Roland Ewald

Software Engineer · Researcher



OpenVPN, Ubuntu 16.04, and WiFi connection problems

2017-01-08


I spent quite some time over the last few weeks to debug a strange issue that happened when connecting to a (newly configured) OpenVPN server with Ubuntu 16.04. Every few minutes the VPN connection simply dropped, with this log message:

Inactivity timeout (--ping-restart), restarting

The problem occurred sporadically, and nothing (firmware update on router, ‘polling’ a server inside the private network to generate traffic, RTFM, etc.) helped.

Yesterday I finally found a workaround in this AskUbuntu answer for a similar connection problem: after editing the WiFi connection and setting the IPv6 settings to Ignore, everything seems to work fine (for now). Since there are other workarounds for problems with the same symptoms, I suggest trying this first, since it is a simple and quick workaround.

OpenVPN support on Ubuntu can be rather challenging1 to set up, depending on the server configuration.

Here is what I learned about that in the last weeks:

  • Depending on your configuration file, import into the Ubuntu network manager may not work, so you should check if there is a known bug that affects you, e.g. missing support for certain OpenVPN options.

  • Even when you got the import working, the network manager may simply not support all settings you need. In this case, you will have to run OpenVPN manually: sudo openvpn path/to/my/config.ovpn (this is also useful for debugging).

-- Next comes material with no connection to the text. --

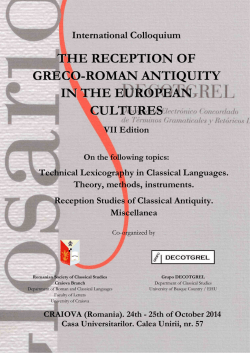 The Reception of Greco-Roman Antiquity in the European Cultures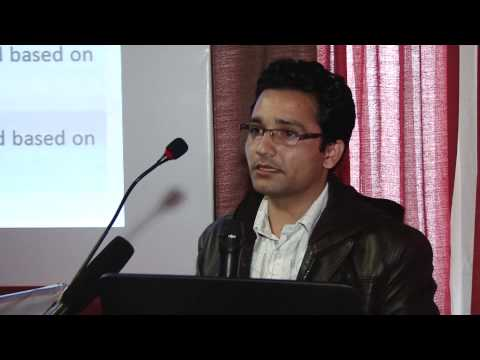 3 Babu Ram Lamichhane - Research Officer Nepal Trust Nature Conservation, Nepal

  • Some issues are caused by multiple machines being connected to the same OpenVPN server with the same certificate. Only use a single session to rule out any problems in that regard.

  • WiFi can cause a lot of trouble for OpenVPN and you may not notice very brief connection interruptions yourself, so improve your router configuration if you suspect this to be a problem (e.g. switch off the 5GHz band, only use 802.11b+g, etc.).

  • DNS setup also needs an extra step that may be missing from your OpenVPN config file. It should contain:

script-security 2
up /etc/openvpn/update-resolv-conf
down /etc/openvpn/update-resolv-conf
  • For more troubleshooting, change the verbosity level in your config file (e.g. to verb 4) and try again.

Good luck!


  1. When I configured my clients for the previous VPN setup, it was the other way around: a nightmare on Windows, but a piece of cake on Ubuntu. I guess it really does depend on the specific OpenVPN setup.